Similar to group_by but takes only a single key as an argument. Returns and iterator that yields view objects for each value of the key; iterating over the provided view objects will resolve any remaining loops, if present.

product() → GolemView iter

Fully resolve the loops defined within this view. The ‘outer’ loop is always over intervals, followed by any other loops in the order in which they were defined.

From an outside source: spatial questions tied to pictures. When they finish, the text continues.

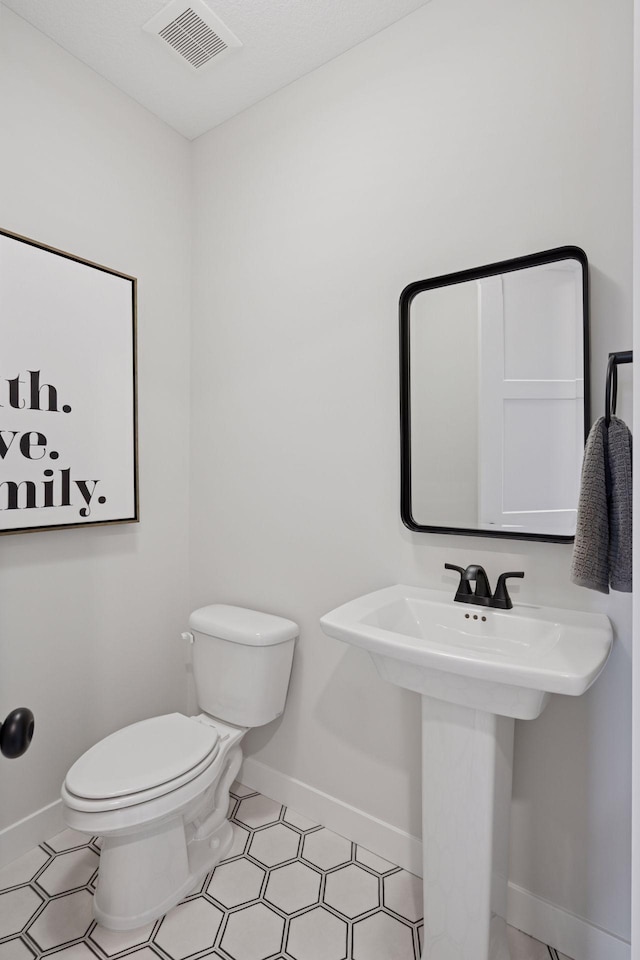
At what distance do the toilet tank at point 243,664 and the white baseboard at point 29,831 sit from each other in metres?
0.59

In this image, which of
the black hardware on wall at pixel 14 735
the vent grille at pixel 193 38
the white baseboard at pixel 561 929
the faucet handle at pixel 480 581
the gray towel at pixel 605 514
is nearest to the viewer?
the black hardware on wall at pixel 14 735

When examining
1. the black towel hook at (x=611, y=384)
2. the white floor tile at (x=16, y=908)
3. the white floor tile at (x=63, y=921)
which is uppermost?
the black towel hook at (x=611, y=384)

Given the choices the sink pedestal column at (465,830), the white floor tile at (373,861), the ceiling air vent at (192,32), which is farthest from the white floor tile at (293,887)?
the ceiling air vent at (192,32)

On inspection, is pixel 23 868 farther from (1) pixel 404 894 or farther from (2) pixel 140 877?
(1) pixel 404 894

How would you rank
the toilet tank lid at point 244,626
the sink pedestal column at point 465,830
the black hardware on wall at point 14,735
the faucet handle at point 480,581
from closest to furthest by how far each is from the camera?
the black hardware on wall at point 14,735, the sink pedestal column at point 465,830, the faucet handle at point 480,581, the toilet tank lid at point 244,626

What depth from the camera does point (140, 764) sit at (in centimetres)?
145

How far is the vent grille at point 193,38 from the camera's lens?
1661 mm

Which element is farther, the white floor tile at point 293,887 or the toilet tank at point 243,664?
the toilet tank at point 243,664

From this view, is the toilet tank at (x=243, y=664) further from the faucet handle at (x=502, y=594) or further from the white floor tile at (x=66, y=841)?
the faucet handle at (x=502, y=594)

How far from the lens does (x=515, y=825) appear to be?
1.42 metres

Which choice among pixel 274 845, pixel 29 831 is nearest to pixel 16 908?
pixel 29 831

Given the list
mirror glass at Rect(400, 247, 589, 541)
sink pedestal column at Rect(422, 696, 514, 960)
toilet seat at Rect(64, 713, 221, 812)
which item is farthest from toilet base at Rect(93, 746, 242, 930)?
mirror glass at Rect(400, 247, 589, 541)

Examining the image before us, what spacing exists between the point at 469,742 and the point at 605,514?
599 mm

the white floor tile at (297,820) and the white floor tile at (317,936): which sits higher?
the white floor tile at (317,936)
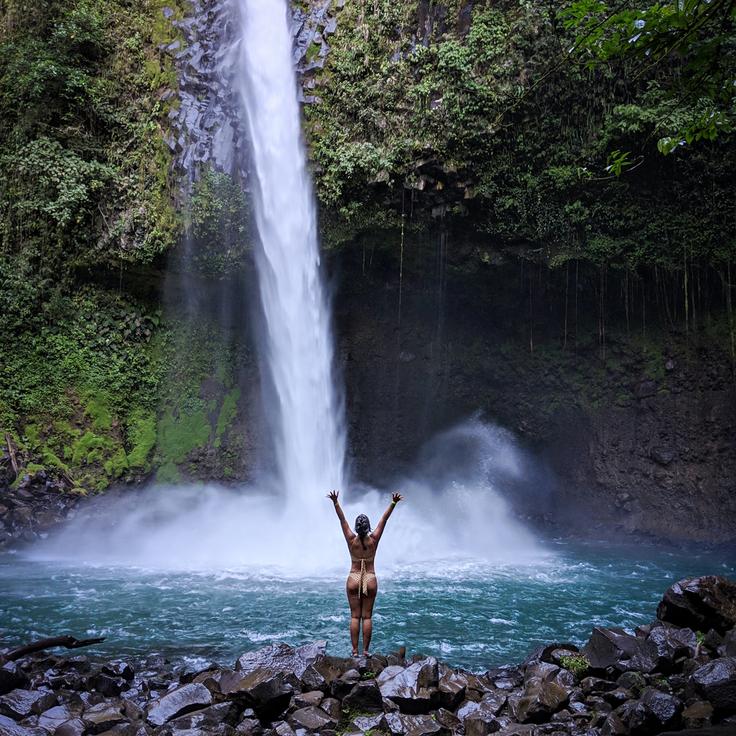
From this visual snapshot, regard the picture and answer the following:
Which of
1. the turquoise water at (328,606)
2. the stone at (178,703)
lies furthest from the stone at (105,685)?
the turquoise water at (328,606)

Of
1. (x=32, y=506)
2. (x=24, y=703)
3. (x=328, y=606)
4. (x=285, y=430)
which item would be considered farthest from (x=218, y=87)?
(x=24, y=703)

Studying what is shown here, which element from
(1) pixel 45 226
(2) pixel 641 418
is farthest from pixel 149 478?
(2) pixel 641 418

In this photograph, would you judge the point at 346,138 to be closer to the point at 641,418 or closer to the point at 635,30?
the point at 641,418

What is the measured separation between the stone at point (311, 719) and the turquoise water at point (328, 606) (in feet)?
6.93

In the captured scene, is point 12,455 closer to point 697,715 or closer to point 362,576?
point 362,576

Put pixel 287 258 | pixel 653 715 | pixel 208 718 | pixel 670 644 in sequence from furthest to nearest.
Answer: pixel 287 258
pixel 670 644
pixel 208 718
pixel 653 715

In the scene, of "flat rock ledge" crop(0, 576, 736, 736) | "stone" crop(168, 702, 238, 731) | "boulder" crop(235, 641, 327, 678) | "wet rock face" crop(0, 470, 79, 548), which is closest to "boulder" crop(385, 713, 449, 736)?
"flat rock ledge" crop(0, 576, 736, 736)

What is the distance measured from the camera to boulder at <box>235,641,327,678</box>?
190 inches

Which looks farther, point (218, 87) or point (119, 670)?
point (218, 87)

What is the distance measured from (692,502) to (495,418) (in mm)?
4920

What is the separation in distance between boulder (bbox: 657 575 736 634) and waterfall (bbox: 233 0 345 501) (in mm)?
9214

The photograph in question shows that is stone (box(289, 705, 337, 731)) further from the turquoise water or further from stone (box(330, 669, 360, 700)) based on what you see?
the turquoise water

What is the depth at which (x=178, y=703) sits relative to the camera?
4.40 meters

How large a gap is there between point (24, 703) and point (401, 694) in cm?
261
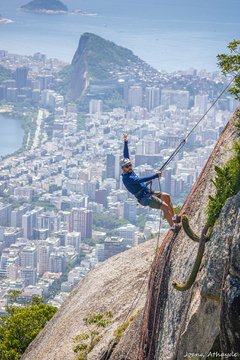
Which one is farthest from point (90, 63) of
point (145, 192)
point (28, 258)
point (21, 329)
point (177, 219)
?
point (177, 219)

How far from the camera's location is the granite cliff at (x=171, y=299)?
3977mm

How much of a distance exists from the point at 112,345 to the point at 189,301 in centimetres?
112

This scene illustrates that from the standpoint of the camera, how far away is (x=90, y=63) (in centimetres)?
8781

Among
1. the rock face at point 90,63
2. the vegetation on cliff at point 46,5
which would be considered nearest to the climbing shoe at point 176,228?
the rock face at point 90,63

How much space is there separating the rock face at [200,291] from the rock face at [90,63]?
267 feet

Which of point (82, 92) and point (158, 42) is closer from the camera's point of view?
point (82, 92)

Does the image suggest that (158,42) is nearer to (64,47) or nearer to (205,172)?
(64,47)

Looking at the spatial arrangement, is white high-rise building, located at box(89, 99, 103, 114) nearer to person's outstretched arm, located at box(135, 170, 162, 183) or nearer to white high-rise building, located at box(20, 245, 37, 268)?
white high-rise building, located at box(20, 245, 37, 268)

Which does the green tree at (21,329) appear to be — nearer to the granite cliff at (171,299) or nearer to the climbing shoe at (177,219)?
the granite cliff at (171,299)

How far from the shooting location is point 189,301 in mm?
4395

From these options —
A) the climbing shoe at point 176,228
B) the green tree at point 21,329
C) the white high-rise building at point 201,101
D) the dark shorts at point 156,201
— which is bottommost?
the white high-rise building at point 201,101

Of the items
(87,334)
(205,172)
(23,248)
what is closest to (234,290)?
(205,172)

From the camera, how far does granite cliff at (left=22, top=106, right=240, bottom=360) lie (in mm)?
3977

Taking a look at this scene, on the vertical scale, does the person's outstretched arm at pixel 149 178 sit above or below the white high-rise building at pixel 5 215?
above
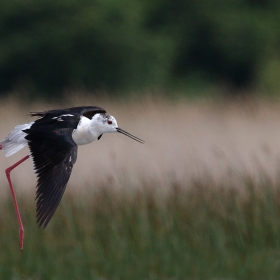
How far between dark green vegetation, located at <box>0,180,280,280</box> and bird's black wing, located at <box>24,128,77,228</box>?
77cm

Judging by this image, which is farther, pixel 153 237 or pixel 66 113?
pixel 153 237

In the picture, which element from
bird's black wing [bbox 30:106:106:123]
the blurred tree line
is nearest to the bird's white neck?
bird's black wing [bbox 30:106:106:123]

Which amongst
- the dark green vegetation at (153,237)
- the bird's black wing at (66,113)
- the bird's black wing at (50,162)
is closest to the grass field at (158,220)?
the dark green vegetation at (153,237)

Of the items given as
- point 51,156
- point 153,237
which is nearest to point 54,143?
point 51,156

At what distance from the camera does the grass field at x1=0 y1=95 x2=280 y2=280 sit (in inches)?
229

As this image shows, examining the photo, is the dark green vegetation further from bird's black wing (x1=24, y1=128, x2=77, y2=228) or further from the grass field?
bird's black wing (x1=24, y1=128, x2=77, y2=228)

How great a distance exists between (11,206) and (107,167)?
121 centimetres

Each view thus provided is therefore fully resolved, with no loops remaining.

bin_count() → int

Return the number of intervals represented by this view, as defined by first_bin and last_bin.

loop_count() → int

Return the number of non-interval iterations represented by this view that are produced by resolving any defined loops.

sync_to(other : GolemView [, count : int, offset : int, cover=False) → GolemView

Given another GolemView object, return a version of self that has been synchronized to the given view object.

Optional keyword arguments:

count
Synchronize to this many intervals of the given object (default: 1)
offset
Synchronize to this many interval offsets behind the given object (default: 0)
cover
Calculate a count necessary to cover all intervals represented by the given object (overrides count and offset)
trail
Force the end_date of the new view to always be less than or equal to the end_date of the given view.
loop() → GolemTags

Return a GolemTags object representing this view.

outputs() → GolemOutputs

Return a GolemOutputs object representing this view.

inputs() → GolemInputs

Return a GolemInputs object representing this view.

__len__() → int

Return the number of fully-resolved iterations represented by this view, over intervals as well as any defined loops.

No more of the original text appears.